Simulating phenological characteristics of two dominant grass species in a semi‐arid steppe ecosystem

Abstract Vegetation phenology has a strong effect on terrestrial carbon cycles, local weather, and global radiation partitioning between sensible and latent heat fluxes. Based on phenological data that were collected from a typical steppe ecosystem at Xilingol Grazing and Meteorological Station from 1985 to 2003, we studied the phenological characteristics of Leymus chinensis and Stipa krylovii . We found that the dates for budburst of L. chinensis and S. krylovii were delayed with increasing temperature during winter and spring seasons; these results differed from existing research in which earlier spring events were attributed to the changes in increasing air temperature in winter and spring.
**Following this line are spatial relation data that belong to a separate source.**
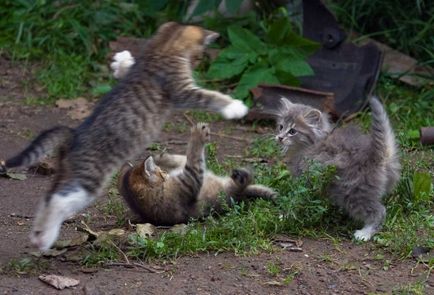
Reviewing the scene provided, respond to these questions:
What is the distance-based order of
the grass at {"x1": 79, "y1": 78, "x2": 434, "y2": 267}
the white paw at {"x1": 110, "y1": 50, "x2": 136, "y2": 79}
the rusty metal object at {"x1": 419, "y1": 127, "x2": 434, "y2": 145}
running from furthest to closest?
the rusty metal object at {"x1": 419, "y1": 127, "x2": 434, "y2": 145} → the white paw at {"x1": 110, "y1": 50, "x2": 136, "y2": 79} → the grass at {"x1": 79, "y1": 78, "x2": 434, "y2": 267}

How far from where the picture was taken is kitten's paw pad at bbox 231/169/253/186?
698 centimetres

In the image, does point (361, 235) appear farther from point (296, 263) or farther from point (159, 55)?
point (159, 55)

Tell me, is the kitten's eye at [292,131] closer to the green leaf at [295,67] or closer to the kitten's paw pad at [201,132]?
the kitten's paw pad at [201,132]

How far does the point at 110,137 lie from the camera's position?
6219 mm

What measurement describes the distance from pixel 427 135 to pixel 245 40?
2189mm

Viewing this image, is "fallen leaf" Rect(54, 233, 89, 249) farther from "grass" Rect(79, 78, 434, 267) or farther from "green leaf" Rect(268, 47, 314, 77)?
"green leaf" Rect(268, 47, 314, 77)

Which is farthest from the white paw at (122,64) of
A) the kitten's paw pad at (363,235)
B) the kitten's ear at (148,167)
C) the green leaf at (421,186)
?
the green leaf at (421,186)

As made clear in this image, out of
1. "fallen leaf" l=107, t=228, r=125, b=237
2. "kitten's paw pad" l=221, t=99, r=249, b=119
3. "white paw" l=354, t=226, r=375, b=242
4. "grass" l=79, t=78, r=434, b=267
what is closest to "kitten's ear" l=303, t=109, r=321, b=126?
"grass" l=79, t=78, r=434, b=267

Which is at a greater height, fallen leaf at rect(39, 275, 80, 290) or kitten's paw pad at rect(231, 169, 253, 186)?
fallen leaf at rect(39, 275, 80, 290)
The results also suggested that water availability was an important controlling factor for phenology in addition to temperature in grassland plants. The classical cumulative temperature model simulated the phenology well in wet years, but not in the beginning of growing season in all years from 1985 to 2003. The disparity between the simulation and the observation appeared to be related to soil water. Based on our research findings, a water‐heat‐based phenological model was developed for simulating the beginning of growing season for these two grass species. The simulated results of the new model showed a significant correlation with the observation of beginning date of the growing season, and both mean values of the absolute error were less than 6 days.